Efficiency alone no longer defines success. Advantage now belongs to those who create insights AI cannot. This is the work organizations must prioritize—and the area where most remain underprepared. 

Hiring systems continue to overlook original thinkers. They favor conventional credentials—titles, academic pedigree, keyword-optimized resumes—and fail to recognize individuals who think in unexpected ways. Yet other parts of the economy already take a different approach. In venture capital, investors routinely back teams based on how they think, not just what they have built. They place bets on originality before outcomes appear. Companies must learn to identify the conditions for value before it’s reflected in experience or output. 

That value begins with how teams are built. Organizations that foster originality assemble people who sharpen each other’s thinking rather than reinforce groupthink. They embed curiosity, humility, and the freedom to question the culture. Original thinking does not thrive under rigid oversight. It requires space, psychological safety, and permission to take risks.  

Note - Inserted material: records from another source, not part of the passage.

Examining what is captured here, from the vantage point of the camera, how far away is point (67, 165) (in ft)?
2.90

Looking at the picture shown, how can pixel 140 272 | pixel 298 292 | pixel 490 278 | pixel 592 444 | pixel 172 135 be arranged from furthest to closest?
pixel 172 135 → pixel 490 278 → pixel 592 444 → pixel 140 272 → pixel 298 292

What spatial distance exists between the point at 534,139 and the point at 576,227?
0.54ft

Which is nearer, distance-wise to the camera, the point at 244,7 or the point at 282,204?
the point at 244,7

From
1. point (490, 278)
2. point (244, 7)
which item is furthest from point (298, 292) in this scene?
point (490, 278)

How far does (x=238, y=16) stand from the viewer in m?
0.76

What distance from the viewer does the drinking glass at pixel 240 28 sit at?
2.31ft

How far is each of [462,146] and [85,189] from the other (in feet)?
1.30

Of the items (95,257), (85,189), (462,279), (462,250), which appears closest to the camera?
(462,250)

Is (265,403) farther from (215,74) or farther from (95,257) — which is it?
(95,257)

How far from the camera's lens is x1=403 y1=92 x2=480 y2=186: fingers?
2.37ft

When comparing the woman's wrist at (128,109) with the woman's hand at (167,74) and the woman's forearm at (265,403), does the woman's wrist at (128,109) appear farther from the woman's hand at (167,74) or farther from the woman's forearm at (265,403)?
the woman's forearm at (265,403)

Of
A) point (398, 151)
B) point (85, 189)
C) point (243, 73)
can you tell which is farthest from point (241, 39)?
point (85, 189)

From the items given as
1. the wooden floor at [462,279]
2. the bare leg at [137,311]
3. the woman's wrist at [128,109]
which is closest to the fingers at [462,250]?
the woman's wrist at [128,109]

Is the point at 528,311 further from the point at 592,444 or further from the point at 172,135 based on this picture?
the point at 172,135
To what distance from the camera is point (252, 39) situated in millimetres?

The organizations that pull ahead will accept this reality: AI can scale what is already known, but only humans can imagine what’s next. Original Intelligence is a strategic lever, not a soft skill. It drives invention, accelerates iteration, and positions teams to navigate complexity faster than their competitors. 

In a world full of machines that predict what’s likely, the real advantage belongs to the people who see what others don’t—and have the freedom to act on it. The question leaders should ask today isn’t whether they are designing teams and systems to use AI. It’s whether they’re building the conditions for Original Intelligence to thrive. 

Erich Baumgartner is a veteran tech executive and six-time startup exit leader with deep expertise in building and scaling category-defining software companies. As co-founder of Hupside, Erich is spearheading the development of a first-of-its-kind platform that quantifies originality in human work products. His focus is on helping companies identify and empower the thinkers who “see around corners”—those capable of true innovation in an AI-saturated economy. With roots in cybersecurity and enterprise sales, Erich brings a practical lens to emerging tech, growth strategy, and competitive differentiation.